While known for his discovery, Columbus is also recognized for establishing a route between Europe and the Americas, which led to slavery and colonization.
On Monday, an unnamed Utah District Court employee pointed out the controversy in the holiday, with a voicemail recording that some didn’t find so funny.
If you called the jury duty line for the 3rd District court of West Jordan, a recording explained, “In honor of Christopher Columbus, the founder of the Trans-Atlantic Slave Trade, court will be closed on Monday, the 13th of October.”
A spokeswoman for the Utah State Courts said the court executive for the district was notified of the message Tuesday morning, and it is believed that an employee was acting on their own volition when they left it.
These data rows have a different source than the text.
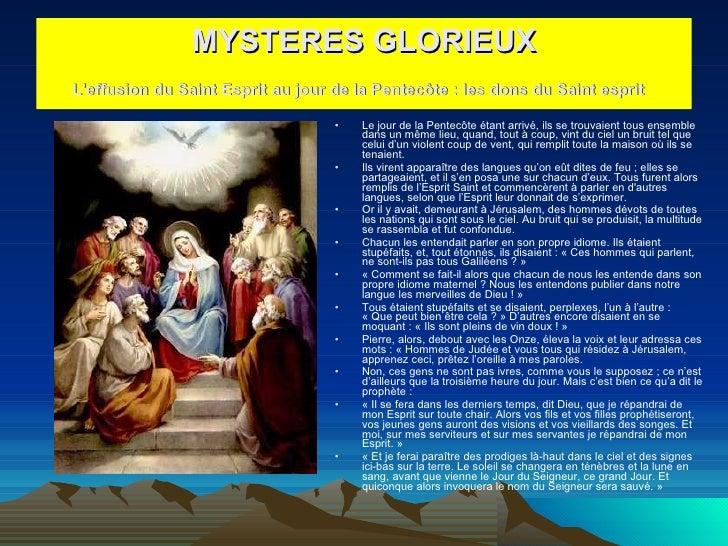 <ul><li>Le jour de la Pentecôte étant arrivé, ils se trouvaient tous ensemble dans un même lieu, quand, tout à coup, vint ...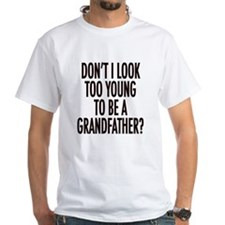 Too young to be a grandfather Shirt
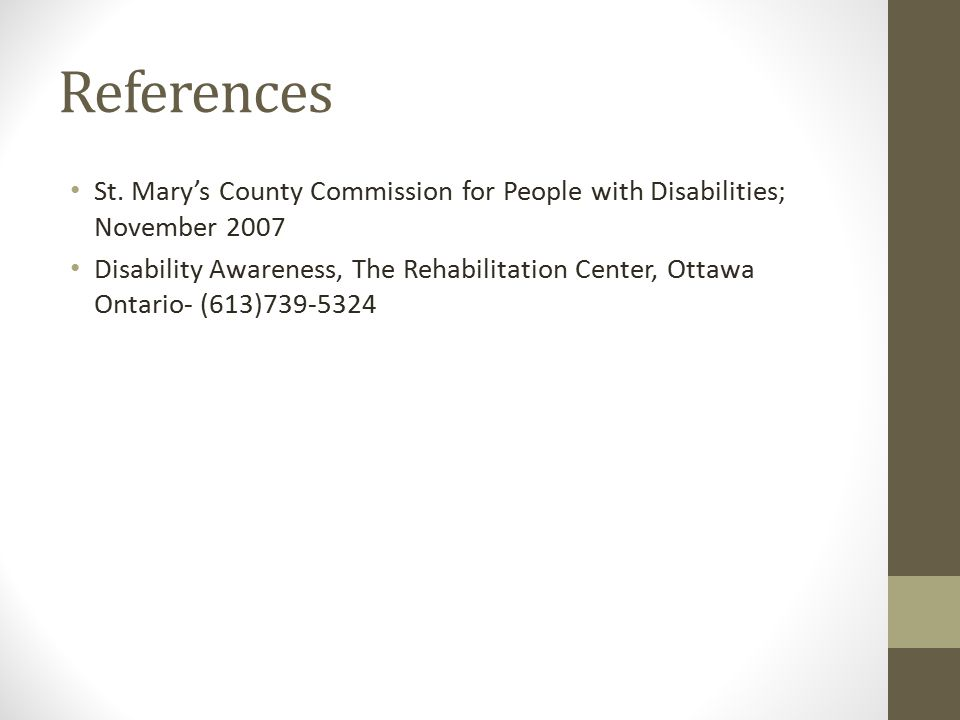 References St. Mary's County Commission for People with Disabilities; November 2007.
“The matter is being investigated and appropriate action will be taken. We apologize to those who may have been offended by the message and assure the public it does not represent how the court does business,” said court communications director, Nancy Volmer.
But the message got a different response from one member of Utah’s Native American community.
“I would add to it not only the Trans-Atlantic Slave Trade, but also the slave trade here in America,” said Lamar Spotted Elk, vice principal at Jackson Elementary School in Rose Park.
As a member of the Northern Cheyenne Tribe, for him, the holiday does not accurately convey the day’s controversial past to students in the future.
“I think there is a cognitive dissonance that occurs in our society when we heroify him, when we have a celebration,” said Spotted Elk. “In America, where a big value is justice and truth, and when we don’t consider what Columbus has done and we don’t consider the impact and the actual actions that he did, I think it does a big disservice not only to our students and our schools, but also to the public.”
While Volmer said West Jordan’s line was the only one with such a message, Spotted Elk believes it’s an important message for people to hear.
“I think it provides a good context to talk about something,” he said. “I think there’s some validation and some affirmation for American Indians to hear someone understand.”